With apologies to Homer…..
Sing, O goddess, the anger of Columbia footballers, like the Wrath of Achilles, that brought ills upon Wagner in fulfillment of the will of the gridiron gods.
Or something heavy like that, as a way to begin the tale of a team that had lost 24 consecutive games before last weekend; the epic struggle for a school that hasn’t experienced a winning record in the sport since 1996—and has enjoyed only two seasons above .500 in the past 42 years. The siege of Columbia football sounds like something out of the Iliad—a book, by the way, that is required reading for all Columbia freshman.
In fact, it was before long-suffering Columbia’s 26-3 victory over Wagner that Columbia’s senior defensive lineman Hunter Little mused to WNYC radio’s Ilya Marritz, “There is something to be said for glory. I don’t know if I can speak so much for Homer as someone like Achilles, or any of the heroes that followed him….
“There’s something to be said,” Little judged, “for being out on a Saturday, and playing a game, and being in the moment, and making a great play.”
Marritz has been narrating a weekly podcast called “The Season,” detailing Columbia’s latest attempt to rise from the gridiron ashes. It is an engaging series, and Marritz declares himself “bizarrely interested” in Columbia football, an enterprise that historically has demonstrated it is easier for a camel to pass through the eye of a needle than for the Lions to enter into some grid paradise.
In the last 80 years, since Columbia’s 1934 Rose Bowl victory over Stanford, it has won one league title (in 1961).
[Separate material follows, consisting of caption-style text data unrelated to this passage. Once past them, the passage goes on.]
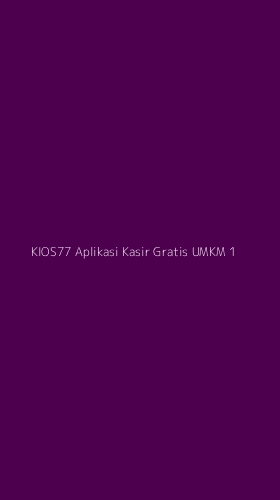 Tampilan Antarmuka Aplikasi Kios77 Aplikasi Kasir Gratis Umkm - 1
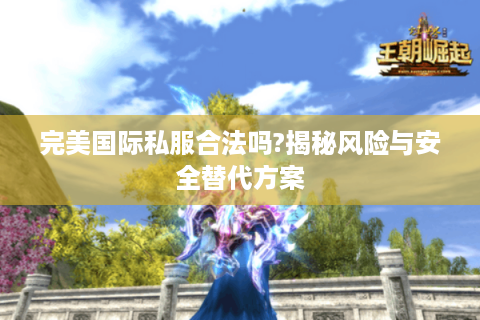 完美国际私服合法吗?揭秘风险与安全替代方案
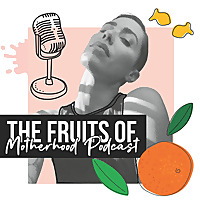 The Fruits of Motherhood by Linda Fruits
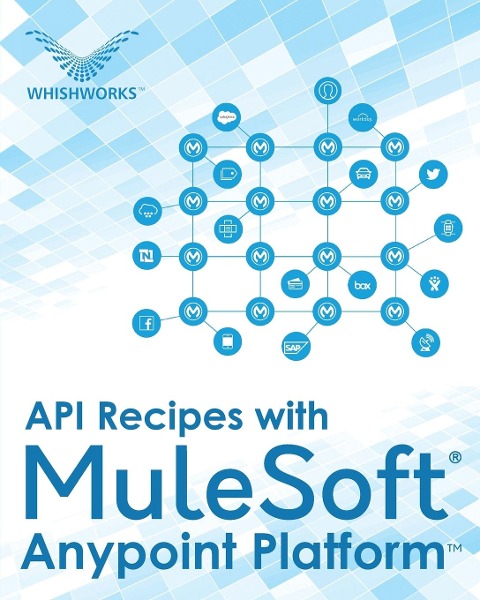 API Recipes with MuleSoft® Anypoint Platform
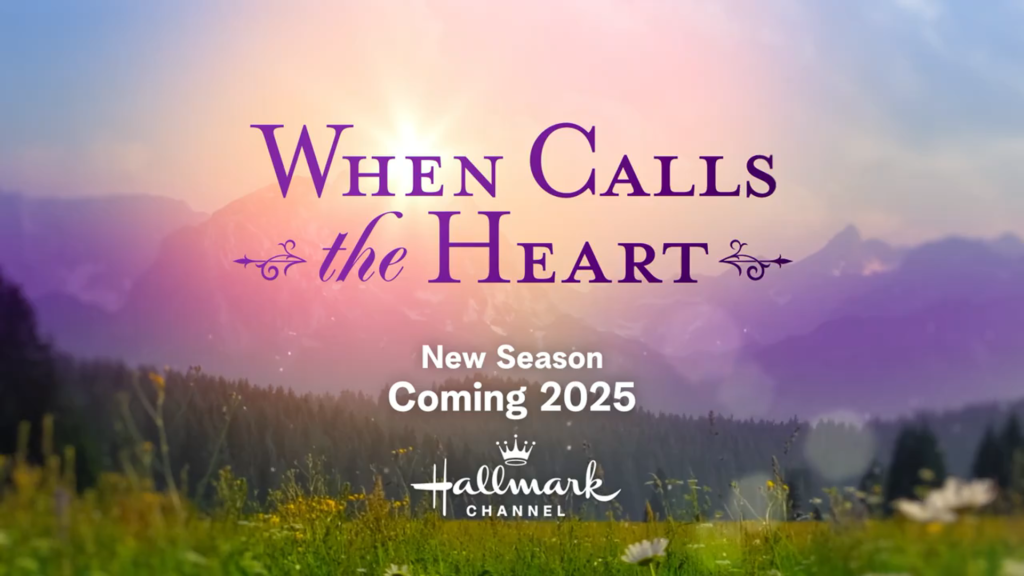When Calls the Heart Returns 2025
From 1983 to 1988, Columbia lost a major-college record 44 consecutive games. Its futility was so beyond human understanding that, after it turned a 17-0 lead into a 49-17 loss to Harvard in the first game of the 1985 season, its first-year coach, Jim Garrett, publicly dismissed his players as “drug-addicted losers.”
Garrett had just arrived at Columbia after 20 years working as assistant and head coach in the pros, but immediately demonstrated how overmatched he was in the Columbia job.
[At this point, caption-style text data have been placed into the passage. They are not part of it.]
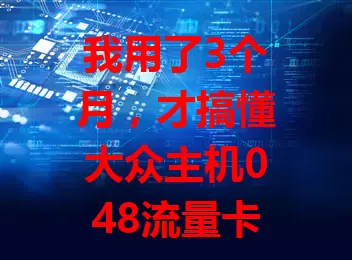 我用了3个月，才搞懂大众主机048流量卡这些门道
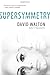 Supersymmetry by David Walton (2015-09-01)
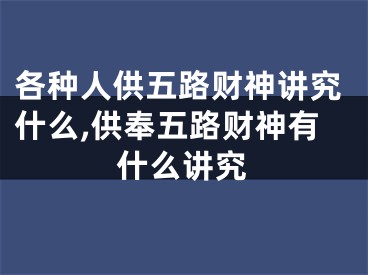 各种人供五路财神讲究什么,供奉五路财神有什么讲究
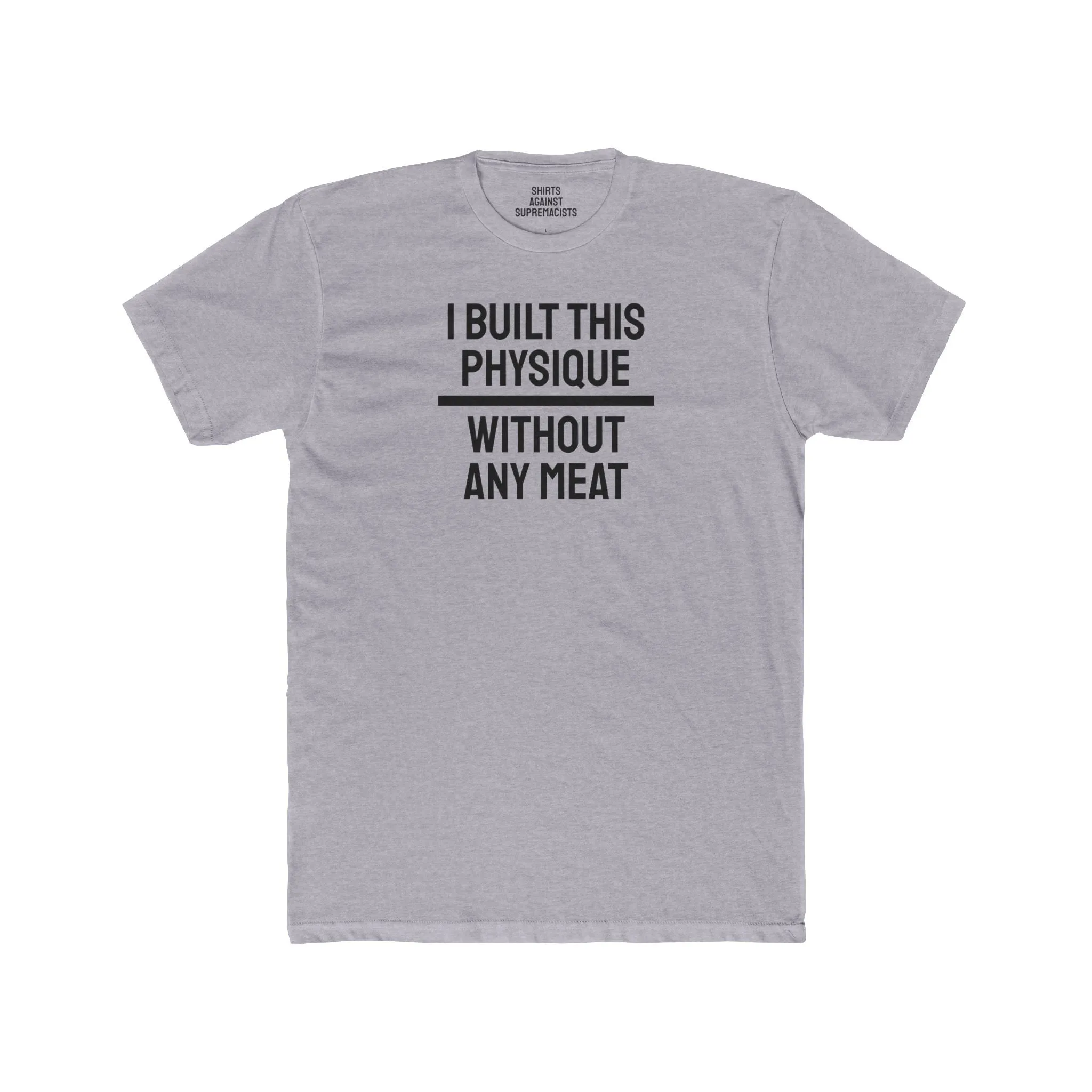 I Built This Physique Without Any Meat - Unisex Cotton Crew Tee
“One adversity comes and—bang!—they’re right back in the sewer,” Garrett fumed after a single game. He somehow was allowed to stay the rest of that 0-10 season before being sent on his way. (When he went, he made sure that his three sons on the Columbia team transferred to Princeton. One of them, Jason, is these days coach of the Dallas Cowboys.)
Nineteen additional lost games after Garrett—two full seasons—Columbia was leading Brown, 16-12, with one minute to play. Brown, after advancing to the Columbia 9-yard line, fumbled and Columbia appeared to recover, which would have ended that gruesome losing streak at 40. It was a brutally cold late November afternoon, with a wind chill of 8 degrees in Providence, R.I., the kind of weather legendary sportswriter Red Smith once described as “a perfect day for football—too cold for the fans and too cold for the players.”
Yet Columbia at last was poised to triumph. Over the elements. Over a favored team. Over daunting odds.
Until the officials ruled that Brown had retained possession.
On the next play, a fourth down-and-two, the second-string Brown quarterback squirted through a small hole in the Columbia defense and scored. And Columbia lost yet again: The story of the school’s football Trojan War. Many a brave soul did it send hurrying down to Hades, and many a hero did it yield as prey to dogs and vultures….
Jordan Sprechman was a Columbia student at that time, and threatened to write a book he said he would call, “At Least Soccer Won.” Now a lawyer for J.P. Morgan Chase in Manhattan who moonlights as an official scorer at Major League Baseball games and as statistician with the New York Jets and, of course, Columbia football, Sprechman explained this week that, “My experience as an undergrad and in law school at Columbia was that the football team won five games in seven years. The soccer team won the Ivy League title all seven years.”
Naturally, during last weekend’s surreal turn of events, that rare Columbia victory over Wagner, Sprechman was crunching numbers in the press box. “You can look at it two ways,” he said. “We’ve won one in a row. Or we’ve lost 24 of the last 25.” Against Penn this week, he puts Columbia’s changes as “less than 25 percent.”
It’s not war, or course. Just football. There is every chance that Columbia’s lads, soon to be sent forth with Ivy League degrees, will find fulfilling, financially rewarding work to even the score in another phase of life. But there’s something to be said for a little football glory.